== SELECTED TEXT ==

November 28, 2024 - Tagged as: en, parsing, rust.
In the previous post we looked at three different parsing APIs, and compared them for runtime and the use cases they support.
In this post we’ll add a lexer (or “tokenizer”), with two APIs, and for each lexer see how the parsers from the previous post perform when combined with the lexer.
What is a lexer? A lexer is very similar to the event parsers we saw in the previous post, but it doesn’t try to maintain any structure. It generates “tokens”, which are parts of the program that cannot be split into smaller parts. A lexer doesn’t care about parentheses or other delimiters being balanced, or that values in an array are separated by commas, or anything else. It simply splits the input into tokens.
Why is a lexer useful? If you already have an event parser, adding a lexer may not allow a lot of new use cases. The main use cases that I’m aware of are:
Syntax highlighting: when higlighting syntax we don’t care about the tree structure, we care about keywords, punctuation (list separators, dots in paths etc.), delimiters (commas, bracets, brackets), and literals. A lexer gives us exactly these and nothing else.
Supporting incremental parsing: one way of incrementally update an AST is by starting re-lexing a few (often just one) tokens before the edited token, re-lexing until after the edit location, until generating a token identical to an existing token again. AST nodes of modified tokens are then marked as “modified” and re-parsed.

===
== INPUT MATERIAL ==

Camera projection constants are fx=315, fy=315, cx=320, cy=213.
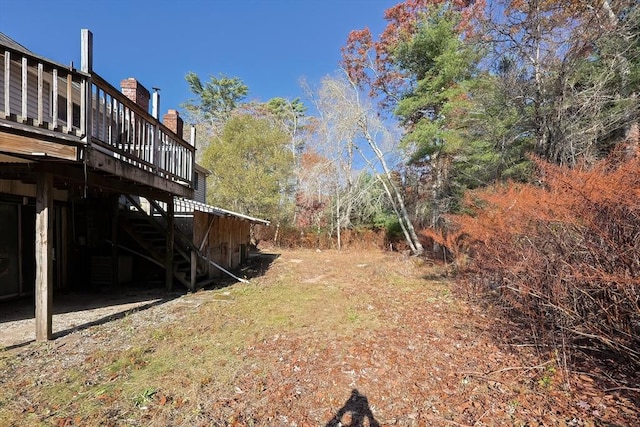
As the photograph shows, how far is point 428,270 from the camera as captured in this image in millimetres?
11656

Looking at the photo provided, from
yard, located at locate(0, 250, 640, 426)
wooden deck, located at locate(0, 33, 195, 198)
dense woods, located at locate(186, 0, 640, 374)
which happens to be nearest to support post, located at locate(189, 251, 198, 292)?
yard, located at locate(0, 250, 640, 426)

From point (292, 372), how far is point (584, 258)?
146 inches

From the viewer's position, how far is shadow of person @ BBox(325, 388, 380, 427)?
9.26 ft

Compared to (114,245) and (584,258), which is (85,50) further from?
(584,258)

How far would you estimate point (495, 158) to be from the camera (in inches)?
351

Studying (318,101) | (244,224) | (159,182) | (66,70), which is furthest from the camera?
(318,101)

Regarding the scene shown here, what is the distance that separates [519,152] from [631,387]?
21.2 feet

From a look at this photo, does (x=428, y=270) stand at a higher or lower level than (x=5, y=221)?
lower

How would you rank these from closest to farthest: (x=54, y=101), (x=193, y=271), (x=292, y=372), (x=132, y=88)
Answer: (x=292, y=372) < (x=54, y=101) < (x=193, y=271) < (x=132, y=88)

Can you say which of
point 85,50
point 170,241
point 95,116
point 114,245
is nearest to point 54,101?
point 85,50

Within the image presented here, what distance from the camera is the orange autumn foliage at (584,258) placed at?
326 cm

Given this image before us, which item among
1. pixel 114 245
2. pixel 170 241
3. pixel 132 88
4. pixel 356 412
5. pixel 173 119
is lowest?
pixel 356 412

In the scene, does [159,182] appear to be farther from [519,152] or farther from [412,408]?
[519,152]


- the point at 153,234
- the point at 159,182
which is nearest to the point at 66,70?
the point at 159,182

===

| INSTRUCTIONS |
A. In the article on lexers, what does a lexer generate?
B. Gather every line of the listing that contains the word "image", treating uppercase and lowercase as different.
The article on lexers and the listing are unrelated to each other.

| EXERCISE RESULTS |
A. It generates tokens, which are parts of the program that cannot be split into smaller parts.

B.
As the photograph shows, how far is point 428,270 from the camera as captured in this image in millimetres?
Within the image presented here, what distance from the camera is the orange autumn foliage at (584,258) placed at?
Given this image before us, which item among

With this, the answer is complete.